Miguel Oliveira soma mais três pontos no Mundial de MotoGP

Depois de partir da 20ª posição, o piloto português recuperou sete lugares no GP da Holanda e terminou a prova no 13º lugar.

* Notícia atualizada às 15h45 com declarações de Miguel Oliveira

O piloto português Miguel Oliveira (KTM) recuperou este domingo sete posições no Grande Prémio da Holanda de MotoGP, terminando na 13.ª posição, que lhe permite somar mais três pontos no campeonato do mundo.

Depois da penalização sofrida no sábado, que o atirou para a 20.ª posição da grelha, apesar de ter sido o 17.º mais rápido na qualificação desta oitava prova da temporada, o piloto realizou uma das melhores corridas do ano, tendo recuperado, até ao momento, 33 lugares em corrida.

Miguel Oliveira terminou a 34,181 segundos do vencedor, o espanhol Maverick Viñales (Yamaha), sendo a segunda melhor KTM das quatro presentes, a menos de seis segundos do espanhol Pol Espargaró, que foi o 11.º.

O piloto português, que alinhou com um pneu médio à frente e um duro atrás, ficou a apenas 86 milésimas do 12.º lugar, na posse do espanhol Aleix Espargaró (Aprilia), que ultrapassou o luso na 19.ª das 26 voltas ao traçado de Assen TT.

No final da prova, o piloto português disse estar "bastante satisfeito" com o 13.º lugar, acreditando ter sido "mais competitivo do que as duas KTM da equipa de fábrica". "É um pequeno passo, mas estamos a chegar lá.
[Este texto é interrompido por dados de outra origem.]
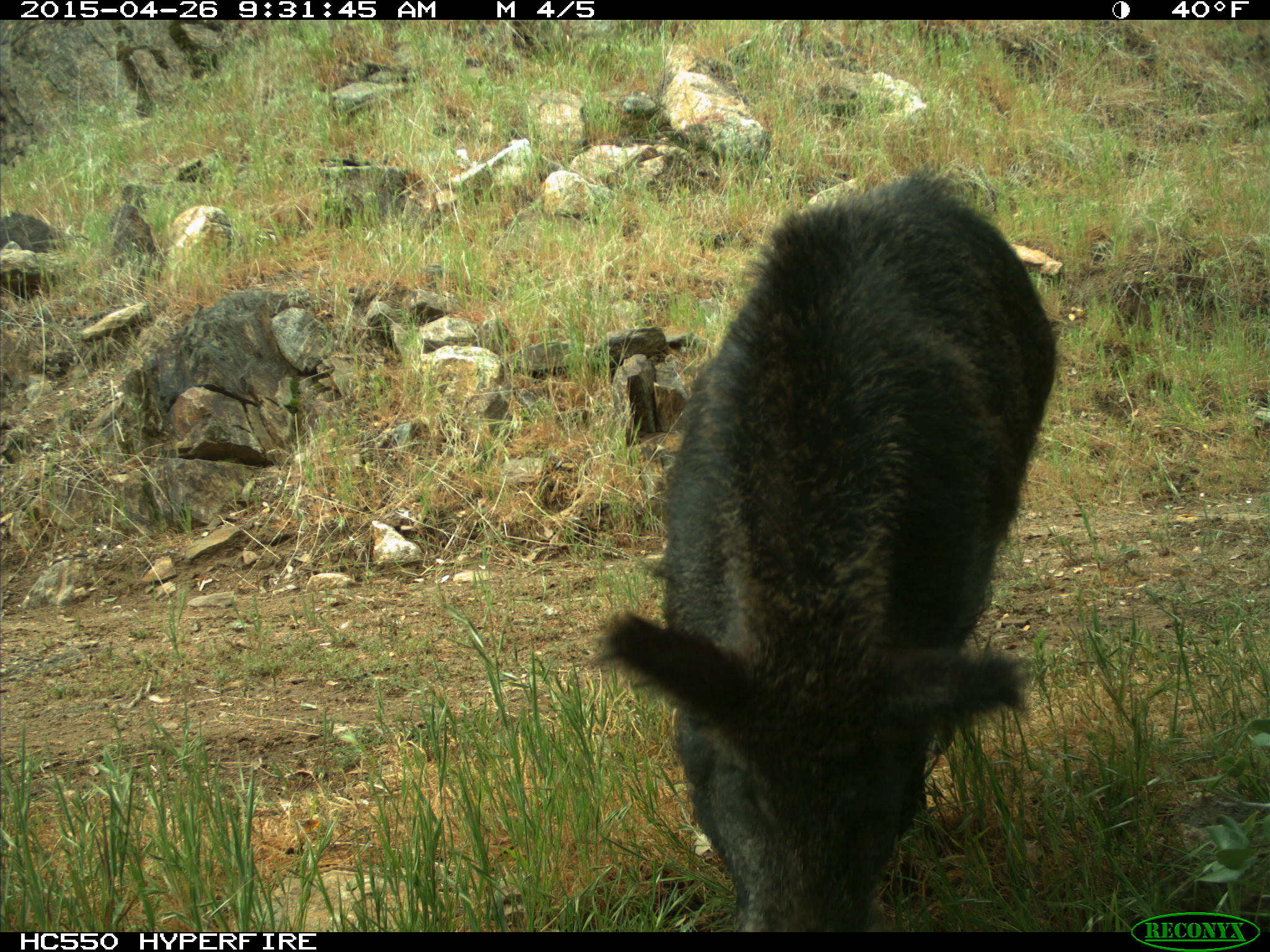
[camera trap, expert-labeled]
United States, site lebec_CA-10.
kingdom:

Recolher informação para o futuro também é importante", sublinhou o piloto português.

"Foi uma corrida difícil. A posição de partida não ajudou, de todo. Nas primeiras voltas não consegui ultrapassar ninguém", vincou. Oliveira equaciona, por isso, "pensar em como melhorar a mota para as primeiras voltas", em que a mota está mais pesada com o depósito ainda cheio de combustível.

"De qualquer forma, consegui ter um bom ritmo no final. Fui competitivo e lutei com outros pilotos, acabando por terminar nos pontos, que era o objetivo principal", disse ainda o piloto de Almada, que fez a última ultrapassagem da corrida ao campeão de Moto2, o italiano Francesco Bagnaia (Ducati) na derradeira curva.

Oliveira tem, agora, 15 pontos no campeonato, mas baixou uma posição, para o 18.º posto, tendo sido ultrapassado pelo italiano Andrea Iannone (Aprilia), que foi 10.º. No entanto, aproximou-se do francês Johann Zarco, da equipa oficial da KTM, que hoje desistiu com problemas mecânicos, mantendo os 16 pontos que tinha antes desta prova.

Estes resultados demonstram a evolução conseguida por Miguel Oliveira, agora que a KTM disponibilizou um novo braço oscilante em carbono, pois na prova anterior, na Catalunha, terminou a 44.666 segundos do vencedor. Aliás, apenas em três ocasiões, no Qatar, na Argentina e em Itália, o piloto português terminara tão próximo do primeiro lugar.

O espanhol Marc Márquez (Honda) foi o segundo classificado, a 4,854 segundos do vencedor, mas cimentou a liderança do campeonato, pois o italiano Andrea Dovizioso (Ducati) foi apenas quarto. Márquez tem agora 160 pontos, contra os 116 do italiano, segundo classificado, e 15 de Miguel Oliveira, que é 18.º.

Desde 2011 que a vitória em Assen tem alternado entre a Honda e a Yamaha, que não subia ao degrau mais alto do pódio desde o GP da Austrália de 2018, então também com Viñales.

O dia ficou ainda marcado pela queda do italiano Valentino Rossi (Yamaha), tocado pela Honda do japonês Takaaki Nakagami, que ainda recebeu assistência em pista, acabando por recuperar sem ferimentos de maior. Rossi não vence uma corrida do Mundial há precisamente dois anos, desde o GP da Holanda de 2017.

Em Moto2, o espanhol Augusto Fernandez (Flexbox Kalex) conquistou a primeira vitória na carreira, enquanto o italiano Tony Arbolino (Snipers Honda) venceu em Moto3.

A nona prova da temporada realiza-se já no próximo domingo, na Alemanha.